### Problem details:
Retype the material word for word.

### Entries shown:
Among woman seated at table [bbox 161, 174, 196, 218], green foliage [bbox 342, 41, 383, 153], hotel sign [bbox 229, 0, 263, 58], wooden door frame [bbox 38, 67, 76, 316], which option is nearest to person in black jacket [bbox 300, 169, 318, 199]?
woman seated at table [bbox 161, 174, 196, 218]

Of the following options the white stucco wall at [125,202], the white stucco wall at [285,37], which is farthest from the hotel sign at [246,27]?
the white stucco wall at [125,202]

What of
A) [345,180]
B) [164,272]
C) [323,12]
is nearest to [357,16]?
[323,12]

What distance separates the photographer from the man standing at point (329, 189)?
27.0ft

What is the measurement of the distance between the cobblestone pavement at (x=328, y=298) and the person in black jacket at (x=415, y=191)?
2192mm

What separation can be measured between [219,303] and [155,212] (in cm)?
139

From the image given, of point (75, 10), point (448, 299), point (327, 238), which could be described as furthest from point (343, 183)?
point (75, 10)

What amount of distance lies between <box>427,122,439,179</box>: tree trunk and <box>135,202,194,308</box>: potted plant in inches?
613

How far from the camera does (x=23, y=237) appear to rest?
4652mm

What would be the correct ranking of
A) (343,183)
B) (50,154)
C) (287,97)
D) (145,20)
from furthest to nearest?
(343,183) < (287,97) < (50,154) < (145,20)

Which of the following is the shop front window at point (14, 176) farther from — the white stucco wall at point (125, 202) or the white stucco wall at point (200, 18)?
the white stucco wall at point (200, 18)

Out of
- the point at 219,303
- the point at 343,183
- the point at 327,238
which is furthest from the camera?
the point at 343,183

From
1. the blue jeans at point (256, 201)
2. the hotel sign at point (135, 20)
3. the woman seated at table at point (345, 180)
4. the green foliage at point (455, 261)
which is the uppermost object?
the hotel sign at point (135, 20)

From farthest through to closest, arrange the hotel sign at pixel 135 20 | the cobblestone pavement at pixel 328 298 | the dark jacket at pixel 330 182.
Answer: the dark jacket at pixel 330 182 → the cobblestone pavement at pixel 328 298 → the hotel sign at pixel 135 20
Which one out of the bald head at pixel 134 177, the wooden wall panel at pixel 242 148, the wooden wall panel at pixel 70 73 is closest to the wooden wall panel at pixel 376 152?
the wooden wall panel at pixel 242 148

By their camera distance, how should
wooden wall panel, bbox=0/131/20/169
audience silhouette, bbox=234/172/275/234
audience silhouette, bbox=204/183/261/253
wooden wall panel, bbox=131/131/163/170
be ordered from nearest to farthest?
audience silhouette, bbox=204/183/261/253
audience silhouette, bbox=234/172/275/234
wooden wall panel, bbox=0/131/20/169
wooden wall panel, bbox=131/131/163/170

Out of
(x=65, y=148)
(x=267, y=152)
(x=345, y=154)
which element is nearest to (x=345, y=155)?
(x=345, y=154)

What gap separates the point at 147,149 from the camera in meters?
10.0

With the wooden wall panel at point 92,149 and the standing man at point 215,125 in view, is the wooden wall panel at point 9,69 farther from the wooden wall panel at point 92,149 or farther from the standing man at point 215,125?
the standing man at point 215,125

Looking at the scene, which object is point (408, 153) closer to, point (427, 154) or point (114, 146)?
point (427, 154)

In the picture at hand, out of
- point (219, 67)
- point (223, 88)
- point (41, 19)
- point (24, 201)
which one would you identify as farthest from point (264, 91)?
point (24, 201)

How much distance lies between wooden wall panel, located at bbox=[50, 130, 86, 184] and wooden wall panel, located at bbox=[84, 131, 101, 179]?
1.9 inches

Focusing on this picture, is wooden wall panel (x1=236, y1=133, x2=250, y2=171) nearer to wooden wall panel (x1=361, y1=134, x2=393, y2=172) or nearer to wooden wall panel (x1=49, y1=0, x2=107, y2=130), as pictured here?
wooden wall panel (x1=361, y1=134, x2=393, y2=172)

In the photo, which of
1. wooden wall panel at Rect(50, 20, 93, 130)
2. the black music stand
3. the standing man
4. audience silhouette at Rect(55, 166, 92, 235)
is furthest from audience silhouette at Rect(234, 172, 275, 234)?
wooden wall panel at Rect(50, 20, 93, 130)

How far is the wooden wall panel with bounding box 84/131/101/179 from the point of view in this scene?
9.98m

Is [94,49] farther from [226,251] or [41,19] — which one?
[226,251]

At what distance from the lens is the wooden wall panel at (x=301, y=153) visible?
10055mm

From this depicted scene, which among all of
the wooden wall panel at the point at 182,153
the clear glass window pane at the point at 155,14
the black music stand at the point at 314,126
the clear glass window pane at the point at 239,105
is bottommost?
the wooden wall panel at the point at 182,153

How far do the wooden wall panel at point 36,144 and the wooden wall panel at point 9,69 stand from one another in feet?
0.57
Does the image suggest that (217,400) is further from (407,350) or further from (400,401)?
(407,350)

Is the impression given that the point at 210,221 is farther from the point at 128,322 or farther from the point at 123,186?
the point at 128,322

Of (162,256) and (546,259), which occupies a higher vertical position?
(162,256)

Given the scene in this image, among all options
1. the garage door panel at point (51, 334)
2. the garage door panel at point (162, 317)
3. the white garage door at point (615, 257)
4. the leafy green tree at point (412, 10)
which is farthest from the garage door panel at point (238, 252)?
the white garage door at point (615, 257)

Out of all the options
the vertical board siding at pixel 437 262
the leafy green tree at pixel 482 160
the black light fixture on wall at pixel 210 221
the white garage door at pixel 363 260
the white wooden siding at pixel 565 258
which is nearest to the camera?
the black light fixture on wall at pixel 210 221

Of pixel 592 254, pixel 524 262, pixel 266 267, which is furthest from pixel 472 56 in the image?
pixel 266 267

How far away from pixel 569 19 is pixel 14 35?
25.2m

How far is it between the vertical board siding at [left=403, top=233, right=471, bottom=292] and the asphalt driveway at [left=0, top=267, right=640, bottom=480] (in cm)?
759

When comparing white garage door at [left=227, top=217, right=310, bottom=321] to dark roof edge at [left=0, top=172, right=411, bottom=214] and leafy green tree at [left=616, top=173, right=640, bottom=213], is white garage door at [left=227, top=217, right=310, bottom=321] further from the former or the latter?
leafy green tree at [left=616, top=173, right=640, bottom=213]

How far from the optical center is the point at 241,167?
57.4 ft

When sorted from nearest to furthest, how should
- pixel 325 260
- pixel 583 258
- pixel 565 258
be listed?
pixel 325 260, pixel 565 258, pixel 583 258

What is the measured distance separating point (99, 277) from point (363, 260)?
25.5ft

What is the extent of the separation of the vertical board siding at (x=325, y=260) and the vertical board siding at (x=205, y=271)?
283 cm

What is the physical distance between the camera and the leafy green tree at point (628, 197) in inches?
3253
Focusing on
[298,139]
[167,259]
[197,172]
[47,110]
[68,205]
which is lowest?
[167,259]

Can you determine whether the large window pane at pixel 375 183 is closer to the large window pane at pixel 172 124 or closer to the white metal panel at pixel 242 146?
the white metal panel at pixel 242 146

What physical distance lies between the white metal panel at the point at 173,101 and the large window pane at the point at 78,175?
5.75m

### Task solution:
Among woman seated at table [bbox 161, 174, 196, 218], green foliage [bbox 342, 41, 383, 153], hotel sign [bbox 229, 0, 263, 58], wooden door frame [bbox 38, 67, 76, 316], which option is nearest to person in black jacket [bbox 300, 169, 318, 199]?
woman seated at table [bbox 161, 174, 196, 218]

Of the following options the white stucco wall at [125,202], the white stucco wall at [285,37], which is farthest from the hotel sign at [246,27]?
the white stucco wall at [125,202]

What of
A) [345,180]
B) [164,272]
C) [323,12]
is nearest to [357,16]?
[323,12]

What distance separates the photographer from the man standing at point (329, 189)?
27.0ft

What is the measurement of the distance between the cobblestone pavement at (x=328, y=298) and the person in black jacket at (x=415, y=191)?
2192mm

What separation can be measured between [219,303] and [155,212] (in cm)?
139

From the image given, of point (75, 10), point (448, 299), point (327, 238), which could be described as furthest from point (343, 183)?
point (75, 10)

What amount of distance lies between <box>427,122,439,179</box>: tree trunk and <box>135,202,194,308</box>: potted plant in inches?
613

How far from the camera does (x=23, y=237) appear to rest?
4652mm

What would be the correct ranking of
A) (343,183)
B) (50,154)
C) (287,97)
D) (145,20)
from furthest to nearest?
(343,183) < (287,97) < (50,154) < (145,20)

Which of the following is the shop front window at point (14, 176) farther from — the white stucco wall at point (125, 202) or the white stucco wall at point (200, 18)?
the white stucco wall at point (200, 18)

Out of
- the point at 219,303
- the point at 343,183
- the point at 327,238
which is furthest from the camera?
the point at 343,183

From
1. the blue jeans at point (256, 201)
2. the hotel sign at point (135, 20)
3. the woman seated at table at point (345, 180)
4. the green foliage at point (455, 261)
which is the uppermost object?
the hotel sign at point (135, 20)

From farthest through to closest, arrange the hotel sign at pixel 135 20 | the cobblestone pavement at pixel 328 298 | the dark jacket at pixel 330 182.
Answer: the dark jacket at pixel 330 182 → the cobblestone pavement at pixel 328 298 → the hotel sign at pixel 135 20
Which one out of the bald head at pixel 134 177, the wooden wall panel at pixel 242 148, the wooden wall panel at pixel 70 73 is closest to the wooden wall panel at pixel 376 152?
the wooden wall panel at pixel 242 148

By their camera distance, how should
wooden wall panel, bbox=0/131/20/169
audience silhouette, bbox=234/172/275/234
audience silhouette, bbox=204/183/261/253
wooden wall panel, bbox=131/131/163/170
be ordered from nearest to farthest?
audience silhouette, bbox=204/183/261/253
audience silhouette, bbox=234/172/275/234
wooden wall panel, bbox=0/131/20/169
wooden wall panel, bbox=131/131/163/170

Out of
(x=65, y=148)
(x=267, y=152)
(x=345, y=154)
which element is nearest to (x=345, y=155)?
(x=345, y=154)

What gap separates the point at 147,149 from the camera in meters?
10.0

With the wooden wall panel at point 92,149 and the standing man at point 215,125 in view, is the wooden wall panel at point 9,69 farther from the wooden wall panel at point 92,149 or farther from the standing man at point 215,125?
the standing man at point 215,125

Looking at the scene, which object is point (408, 153) closer to, point (427, 154) or point (114, 146)?
point (427, 154)

In the picture at hand, out of
- point (219, 67)
- point (223, 88)
- point (41, 19)
- point (24, 201)
which one would you identify as farthest from point (264, 91)?
point (24, 201)

How much distance lies between wooden wall panel, located at bbox=[50, 130, 86, 184] and wooden wall panel, located at bbox=[84, 131, 101, 179]?
1.9 inches

Focusing on this picture, is wooden wall panel (x1=236, y1=133, x2=250, y2=171) nearer to wooden wall panel (x1=361, y1=134, x2=393, y2=172) or nearer to wooden wall panel (x1=49, y1=0, x2=107, y2=130), as pictured here?
wooden wall panel (x1=361, y1=134, x2=393, y2=172)

In the photo, which of
1. wooden wall panel at Rect(50, 20, 93, 130)
2. the black music stand
3. the standing man
4. audience silhouette at Rect(55, 166, 92, 235)
is furthest from audience silhouette at Rect(234, 172, 275, 234)?
wooden wall panel at Rect(50, 20, 93, 130)

How far is the wooden wall panel with bounding box 84/131/101/179 from the point of view in this scene?
9.98m

Is [94,49] farther from [226,251] or [41,19] — which one?
[226,251]

At what distance from the lens is the wooden wall panel at (x=301, y=153) visible?
10055mm

From this depicted scene, which among all of
the wooden wall panel at the point at 182,153
the clear glass window pane at the point at 155,14
the black music stand at the point at 314,126
the clear glass window pane at the point at 239,105
is bottommost?
the wooden wall panel at the point at 182,153

How far do the wooden wall panel at point 36,144 and the wooden wall panel at point 9,69 stand from one another in feet?
0.57
Does the image suggest that (217,400) is further from (407,350) or further from (400,401)?
(407,350)

Is the impression given that the point at 210,221 is farther from the point at 128,322 or farther from the point at 123,186?
the point at 128,322

Of (162,256) and (546,259), which occupies a higher vertical position?
(162,256)

Given the scene in this image, among all options
1. the garage door panel at point (51, 334)
2. the garage door panel at point (162, 317)
3. the white garage door at point (615, 257)
4. the leafy green tree at point (412, 10)
which is farthest from the garage door panel at point (238, 252)?
the white garage door at point (615, 257)

Out of all the options
the vertical board siding at pixel 437 262
the leafy green tree at pixel 482 160
the black light fixture on wall at pixel 210 221
the white garage door at pixel 363 260
the white wooden siding at pixel 565 258
which is nearest to the camera?
the black light fixture on wall at pixel 210 221

Of pixel 592 254, pixel 524 262, pixel 266 267, which is furthest from pixel 472 56 in the image?
pixel 266 267

How far away from pixel 569 19 is pixel 14 35?
25.2m

How far is it between the vertical board siding at [left=403, top=233, right=471, bottom=292] and the asphalt driveway at [left=0, top=267, right=640, bottom=480] (in cm)?
759

When comparing white garage door at [left=227, top=217, right=310, bottom=321] to dark roof edge at [left=0, top=172, right=411, bottom=214] and leafy green tree at [left=616, top=173, right=640, bottom=213], is white garage door at [left=227, top=217, right=310, bottom=321] further from the former or the latter?
leafy green tree at [left=616, top=173, right=640, bottom=213]

How far from the optical center is the point at 241,167?
57.4 ft

When sorted from nearest to furthest, how should
- pixel 325 260
- pixel 583 258
- pixel 565 258
be listed?
pixel 325 260, pixel 565 258, pixel 583 258

What is the measured distance separating point (99, 277) from point (363, 260)?
25.5ft

What is the extent of the separation of the vertical board siding at (x=325, y=260) and the vertical board siding at (x=205, y=271)?
283 cm

What is the physical distance between the camera and the leafy green tree at point (628, 197) in inches?
3253
Focusing on
[298,139]
[167,259]
[197,172]
[47,110]
[68,205]
which is lowest?
[167,259]

Can you determine whether the large window pane at pixel 375 183 is closer to the large window pane at pixel 172 124 or closer to the white metal panel at pixel 242 146?
the white metal panel at pixel 242 146

What physical distance lies between the white metal panel at the point at 173,101 and the large window pane at the point at 78,175?
5.75m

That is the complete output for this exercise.